# Passage shown
▼▼▼

NASHVILLE, Tenn. (OSBORNE)  --   State lawmakers have this week stripped language from a House bill that would have required development officials to disclose the size of offers they make to entice companies to land in Tennessee.

The proposal comes in the wake of public unease over the $102 million in grants and tax incentives the state recently offered to Amazon. Failed development deals with Electrolux and Hemlock Semiconductor also raised concern.

In its original form, the bill called for the state to disclose exactly how many tax dollars are offered as development incentives. It also mandates that so-called “claw back” clauses be included in future agreements, forcing companies to return taxpayer dollars if they fail to honor agreements with the state.

The Tennesseean reports Gov. Bill Lee’s Administration has successfully lobbied lawmakers to remove the transparency language during committee debate.

Ron Shultis is Policy Director for the conservative Beacon Center in Nashville. He says getting the claw back provision is a step in the right direction, and hopes greater transparency will eventually follow.

▲▲▲

# Data below
▼▼▼

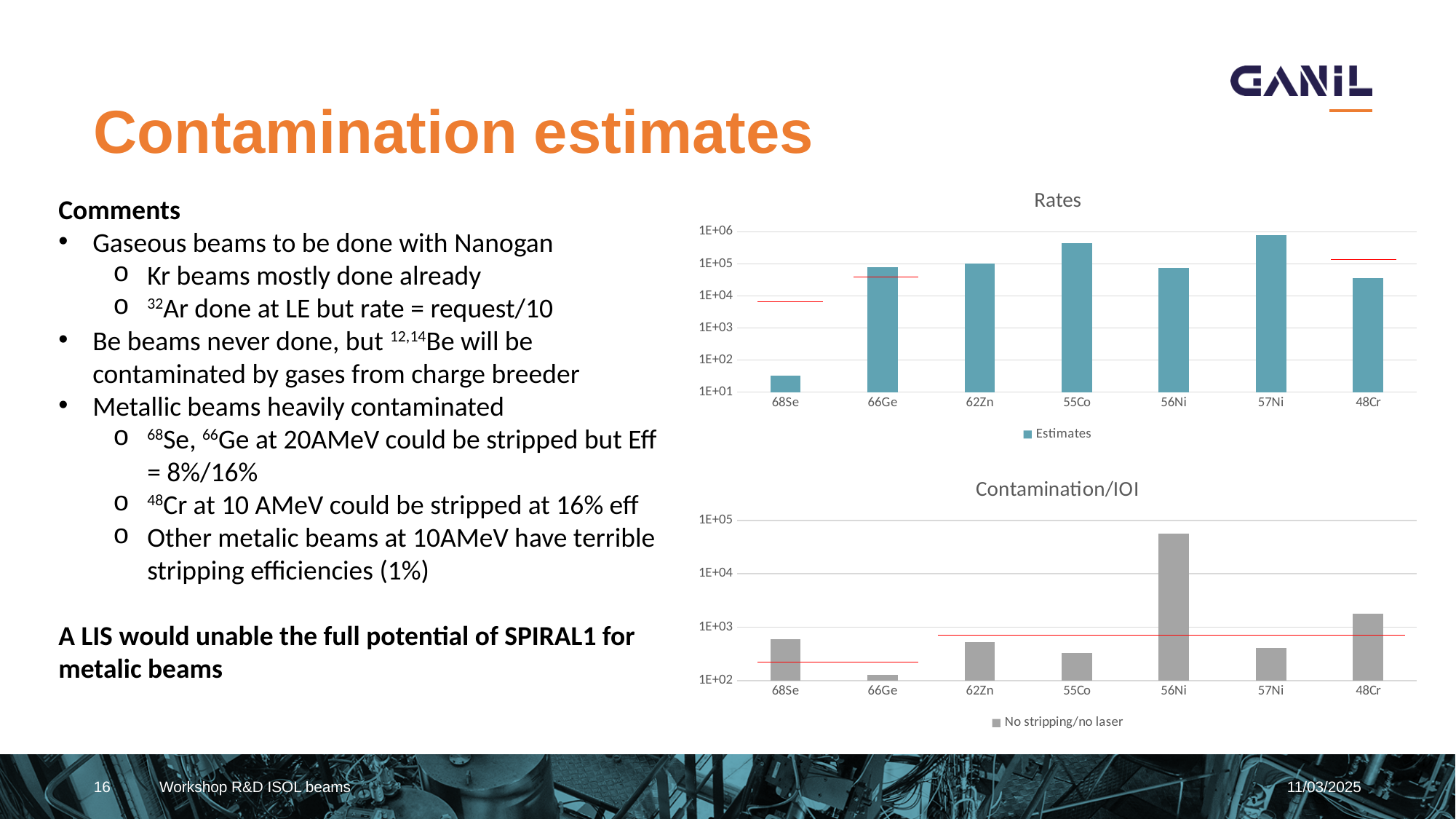
What is the legend entry of the Contamination/IOI chart? No stripping/no laser In the Rates chart, which category has the lowest bar? 68Se In the Contamination/IOI chart, is the value for 56Ni greater or less than 1E+04? greater In the Contamination/IOI chart, which is larger, the value for 48Cr or the value for 55Co? 48Cr In the Rates chart, which category has the highest bar? 57Ni In the Rates chart, is the value for 57Ni greater or less than 1E+05? greater In the Contamination/IOI chart, which category has the lowest bar? 66Ge In the Rates chart, which is larger, the value for 57Ni or the value for 48Cr? 57Ni In the Rates chart, is the value for 68Se greater or less than 1E+02? less In the Contamination/IOI chart, which category has the highest bar? 56Ni How many categories are shown on the x axis of the Rates chart? 7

▲▲▲

# Exercises to complete
1 > According to the news item on Tennessee's development-incentive bill, how much in grants and tax incentives did the state recently offer Amazon?
2 > Write the next few sentences of the news item on Tennessee's development-incentive bill, starting after its last sentence.

# Expected outputs
1 > $102 million

2 >
“That’s something that we would like to address in the future and we do believe Tennessee should get to a place where its tax credits are more transparent, but we’re still happy with the bill as amended.”

The Tennessee Coalition for Open Government lobbied lawmakers to retain both provisions in the measure. TCOG’s Deborah Fisher says stripping out the transparency clause leaves Tennessee out of step with most states.

“Twenty-eight states who award tax credits for economic development make these awards public and we found only five states, including Tennessee that still allow them to be confidential.”

The measure, still in its original form, will get a hearing this coming Tuesday in the Senate Commerce and Labor Committee.